--- EXTRACTED DATA Enclosed Below ---

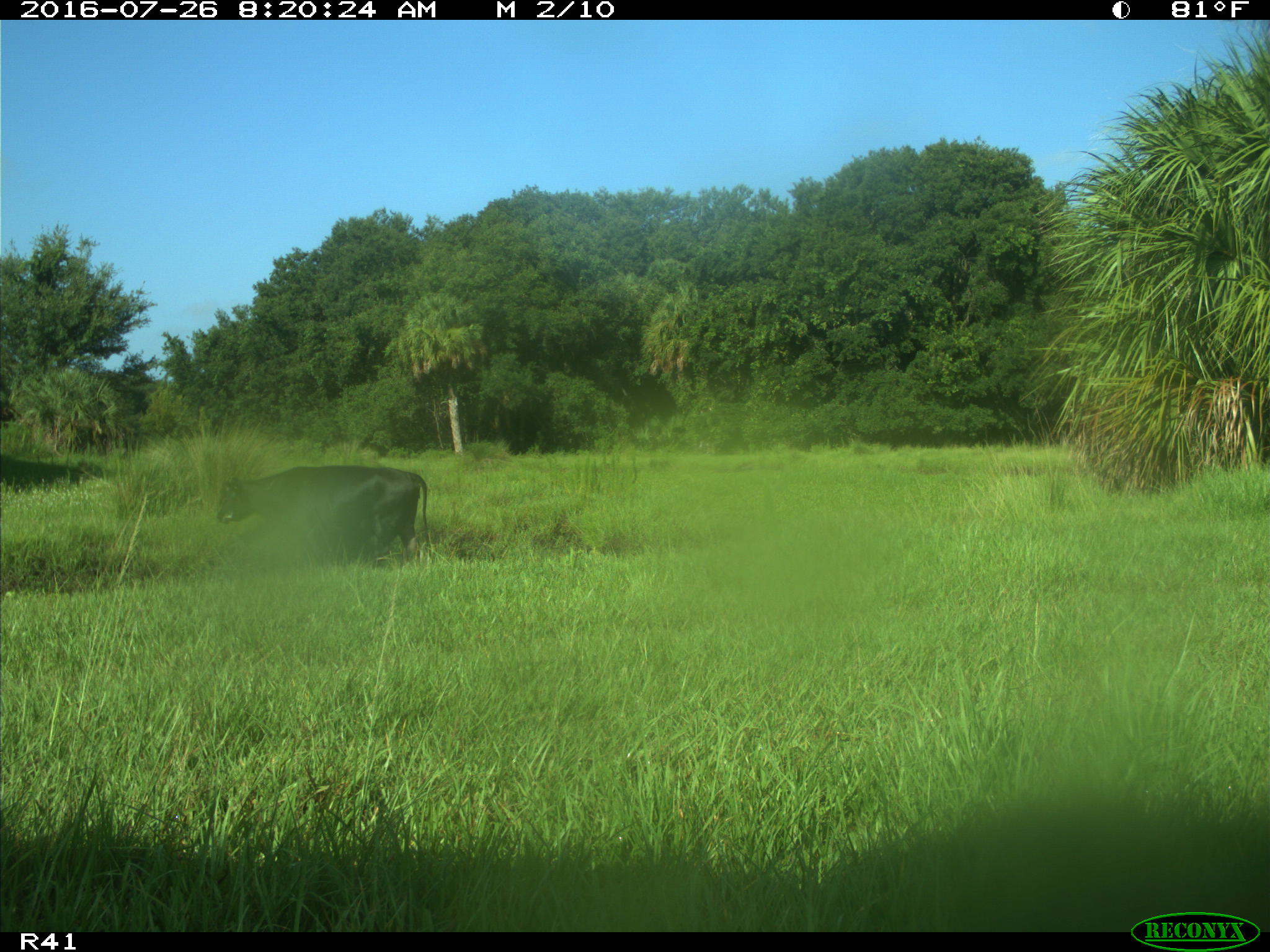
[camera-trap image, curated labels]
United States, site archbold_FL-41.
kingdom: Animalia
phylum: Chordata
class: Mammalia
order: Artiodactyla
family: Bovidae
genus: Bos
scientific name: Bos taurus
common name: domestic cow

--- End of Enclosed EXTRACTED DATA ---

*TASK DESCRIPTION*:
Your answer should hold exactly the lines from the one containing "order: Artiodactyla" through the end of the entries above, and nothing else.

*EXPECTED OUTPUT*:
order: Artiodactyla
family: Bovidae
genus: Bos
scientific name: Bos taurus
common name: domestic cow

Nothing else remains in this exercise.